Your Support Hand = Power and Stability
Your support hand is your clamp. It:
-Locks the gun in place
-Controls recoil
-Drives the gun back on target
-High pressure. Aggressive contact.
This is your apple hand.
The GRIP Standard
At GRIP Defensive Training, we don’t teach “hold it tighter.”
We teach intentional pressure.
Strong hand: control
Support hand: pressure
Two hands. Two roles. One system.
DRILLS: BUILDING A FUNCTIONAL GRIP
You don’t fix grip by thinking about it—you fix it by training it.
Drill 1: Pressure Isolation (Dry Fire)
Purpose: Teach each hand its job.
How to do it:
Present the firearm (unloaded, safe direction)
Grip with your dominant hand only — press the trigger
Add your support hand and increase ONLY its pressure
Keep your dominant hand relaxed
What to look for:
Sights should move less when support hand pressure increases
Trigger press should feel cleaner
If your sights start shaking, your strong hand is overworking.
Drill 2: 60/40 → 30/70 Transition
Purpose: Find your optimal pressure balance.
How to do it (live or dry fire):
Start with equal pressure (50/50)
Shift to 60% support hand
Then 70% support hand
What to look for:
Where does recoil track the straightest?
Where do your sights return fastest?
Most shooters realize quickly: more support-hand pressure = more control.
Drill 3: One Shot, Reset, Rebuild
Purpose: Reinforce proper grip every rep.
How to do it:
Fire one round
Come off the gun slightly
Rebuild your grip intentionally (banana/apple)
Fire again
What to look for:
Consistency in sight picture
Consistency in recoil
Don’t just shoot—rebuild the habit every rep.

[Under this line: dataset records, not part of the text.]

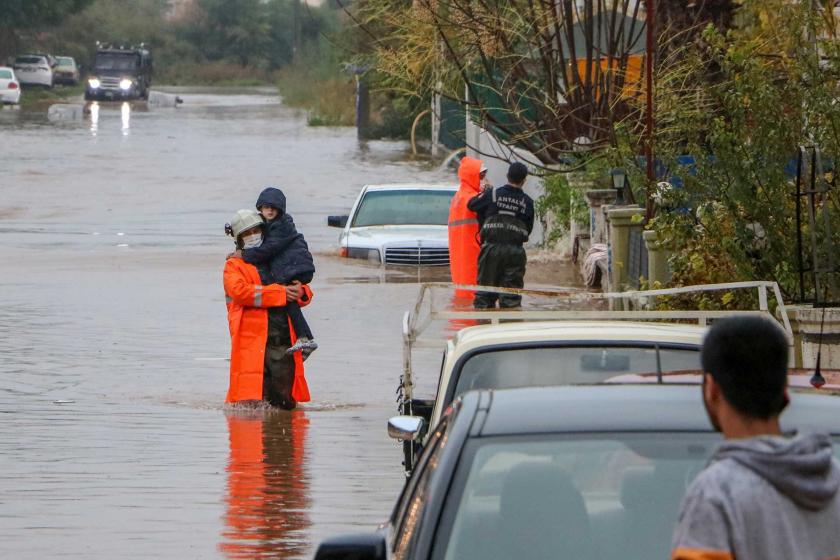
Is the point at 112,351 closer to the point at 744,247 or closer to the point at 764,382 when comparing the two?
the point at 744,247

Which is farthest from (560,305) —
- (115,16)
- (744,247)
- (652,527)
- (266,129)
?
(115,16)

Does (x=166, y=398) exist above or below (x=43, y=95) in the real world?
below

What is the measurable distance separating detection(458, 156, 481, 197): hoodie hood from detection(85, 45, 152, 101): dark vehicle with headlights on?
6035cm

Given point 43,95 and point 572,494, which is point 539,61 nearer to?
point 572,494

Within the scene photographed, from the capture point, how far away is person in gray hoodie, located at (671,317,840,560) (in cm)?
312

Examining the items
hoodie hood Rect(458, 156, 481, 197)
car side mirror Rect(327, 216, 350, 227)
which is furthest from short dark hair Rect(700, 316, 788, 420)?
car side mirror Rect(327, 216, 350, 227)

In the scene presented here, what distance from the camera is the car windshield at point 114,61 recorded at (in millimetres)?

Drill 4: Support Hand Crush
Purpose: Build recoil control where it actually matters.
How to do it:
Grip normally with both hands
Increase support-hand pressure as hard as you can
Keep your strong hand relaxed
Fire controlled pairs
What to look for:
Less muzzle rise
Faster return to target
If your shots start pulling off target, your strong hand is taking over again.
Drill 5: Failure Check (Reality Test)
Purpose: Expose bad habits under speed.
How to do it:
Run a controlled string (3–5 rounds) at moderate speed
Pay attention to where your shots land
Common signs of failure:
Low-left (right-handed shooters) = too much strong-hand input
Wide groups = inconsistent pressure
Your target tells you the truth.
Final Thought
If your grip feels like one uniform squeeze, it’s wrong.
Grip is not about strength—it’s about distribution.
Banana. Apple.
Control. Pressure.
Train it correctly—and the gun starts working with you, not against you.